A ce parlement revint Berart, qui pour la paour des traiteurs s'en estoit fouy en Espaigne. A l'empereur vint et luy dist qu'il estoit tout prest de soi purgier et demoustrer, par son corps et par ses armes, selon la coustume de France, qu'il n'avoit coulpe au cas que l'en lui avoit mis sus; et sé nul estoit qui de ce le vousist accuser, qu'il l'accusast; mais il ne put estre trouvé. Et pour ce que parolle et fumée eut de ce esté, il se purgea par serement.
A son fils Pepin eut l'empereur commandé qu'il feust à ce parlement, mais il ne vint à court jusques à tant que il feust failli: dont l'empereur fu courroucié, et pour ce qu'il le volloit chastoier et reprendre de ceste inobédience, et d'aucunes autres mauvaises meurs qui en luy estoient, luy commanda-il qu'il demourast avec luy; jusques à la Nativité le tint. Mais luy, qui pas n'y demouroit volentiers, s'en partit sans le sceu du père et s'en alla en Acquitaine: et l'empereur demoura tout cel yver à Ais-la-Chapelle.

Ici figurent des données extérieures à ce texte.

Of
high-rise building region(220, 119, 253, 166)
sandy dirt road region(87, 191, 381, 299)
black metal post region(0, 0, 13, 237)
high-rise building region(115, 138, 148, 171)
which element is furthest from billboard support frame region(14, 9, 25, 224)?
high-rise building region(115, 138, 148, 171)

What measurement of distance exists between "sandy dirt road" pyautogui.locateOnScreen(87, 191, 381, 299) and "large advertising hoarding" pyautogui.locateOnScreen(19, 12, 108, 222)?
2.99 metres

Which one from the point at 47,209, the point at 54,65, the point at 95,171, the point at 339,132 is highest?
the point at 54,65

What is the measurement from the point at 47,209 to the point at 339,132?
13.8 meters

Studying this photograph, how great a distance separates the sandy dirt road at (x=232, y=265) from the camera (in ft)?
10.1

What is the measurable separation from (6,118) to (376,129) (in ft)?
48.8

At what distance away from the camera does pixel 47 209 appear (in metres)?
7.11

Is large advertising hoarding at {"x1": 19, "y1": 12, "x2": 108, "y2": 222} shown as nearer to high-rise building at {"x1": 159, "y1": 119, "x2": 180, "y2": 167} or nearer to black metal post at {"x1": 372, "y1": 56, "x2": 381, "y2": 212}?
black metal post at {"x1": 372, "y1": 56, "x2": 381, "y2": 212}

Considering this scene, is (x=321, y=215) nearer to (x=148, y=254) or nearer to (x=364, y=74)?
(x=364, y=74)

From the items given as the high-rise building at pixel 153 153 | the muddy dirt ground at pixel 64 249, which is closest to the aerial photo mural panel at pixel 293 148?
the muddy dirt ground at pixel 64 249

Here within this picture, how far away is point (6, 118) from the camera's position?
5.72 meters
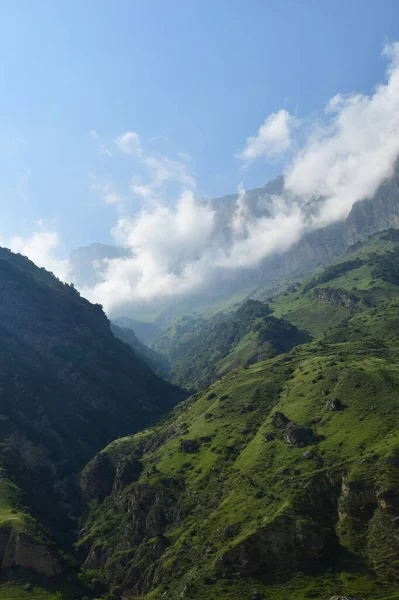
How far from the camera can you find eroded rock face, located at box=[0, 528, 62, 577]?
16025 centimetres

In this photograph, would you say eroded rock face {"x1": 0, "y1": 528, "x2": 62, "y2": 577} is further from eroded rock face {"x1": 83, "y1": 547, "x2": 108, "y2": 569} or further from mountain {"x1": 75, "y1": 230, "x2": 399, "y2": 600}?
eroded rock face {"x1": 83, "y1": 547, "x2": 108, "y2": 569}

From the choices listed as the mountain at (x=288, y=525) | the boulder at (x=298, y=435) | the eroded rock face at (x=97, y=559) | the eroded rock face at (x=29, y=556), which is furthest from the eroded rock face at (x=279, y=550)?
the eroded rock face at (x=97, y=559)

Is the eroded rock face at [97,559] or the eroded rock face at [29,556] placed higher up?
the eroded rock face at [29,556]

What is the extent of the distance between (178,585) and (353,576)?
54.3m

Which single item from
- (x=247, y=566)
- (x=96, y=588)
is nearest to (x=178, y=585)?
(x=247, y=566)

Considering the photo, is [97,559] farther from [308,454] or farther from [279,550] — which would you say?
[308,454]

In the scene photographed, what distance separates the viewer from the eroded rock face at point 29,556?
160m

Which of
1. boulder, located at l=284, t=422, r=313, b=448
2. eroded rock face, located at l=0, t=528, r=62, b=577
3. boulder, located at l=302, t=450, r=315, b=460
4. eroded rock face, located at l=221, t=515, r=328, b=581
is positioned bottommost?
eroded rock face, located at l=221, t=515, r=328, b=581

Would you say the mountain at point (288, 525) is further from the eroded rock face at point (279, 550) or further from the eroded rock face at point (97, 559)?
the eroded rock face at point (97, 559)

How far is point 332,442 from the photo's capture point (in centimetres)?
17688

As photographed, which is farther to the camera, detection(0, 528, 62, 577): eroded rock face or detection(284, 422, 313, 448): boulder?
detection(284, 422, 313, 448): boulder

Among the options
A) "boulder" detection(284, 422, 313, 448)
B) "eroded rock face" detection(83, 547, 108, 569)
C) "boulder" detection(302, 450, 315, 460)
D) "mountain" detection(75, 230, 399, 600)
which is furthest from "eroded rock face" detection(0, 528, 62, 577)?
"boulder" detection(284, 422, 313, 448)

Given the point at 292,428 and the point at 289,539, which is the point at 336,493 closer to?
the point at 289,539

[926]Vers la nouvelle saison vindrent nouvelles à court et fu compté à l'empereur qu'aucuns esmouvemens de guerre estaient sours en Bavière. Tantost s'appareilla et vint jusques à Hausbourt, et assez tost après estaint tout et appaisa tout le païs[927]. En France retourna et tint un parlement en la cité d'Orlians. A son fils Pepin manda qu'il feust là à l'encontré de luy, et cil y vint: toutes voies ce fu contre sa volenté. Lors s'apperceut l'empereur qu'il estoit desvoié de bien faire et corrompu d'aucuns mauvais hommes, et meismenient par Berart, qui en Acquitaine demouroit, et par qui conseil il ouvroit au temps de lors. Pour savoir de ceste chose trespassa Loire l'empereur, et vint à Joquegny en son palais, qui est en Limosin[928]. La cause de Berart fu enquise et débatue. Accusé fu de desloyauté, mais l'accuseur se tira arrière, né ne voult aler avant en la besoigne, jusques au gage de bataille. Toutes voies pour ce que l'en avoit de luy souspecon et grant présumpcion, fu-il osté de son estat et de l'onneur où il estoit. Et l'empereur envoia Pepin à Trèves en prison, pour le chastier de ses mauvaises meurs. Quant il fu là mené, ceulx qui garder le devoient luy firent si grant laschée, ou appenséement[929] ou par négligence, qu'il s'en eschapa par nuit. Par le païs s'en ala celle part où il voult. Si ne retourna pas en Acquitaine, jusques à tant qu'il[930] s'en fu parti.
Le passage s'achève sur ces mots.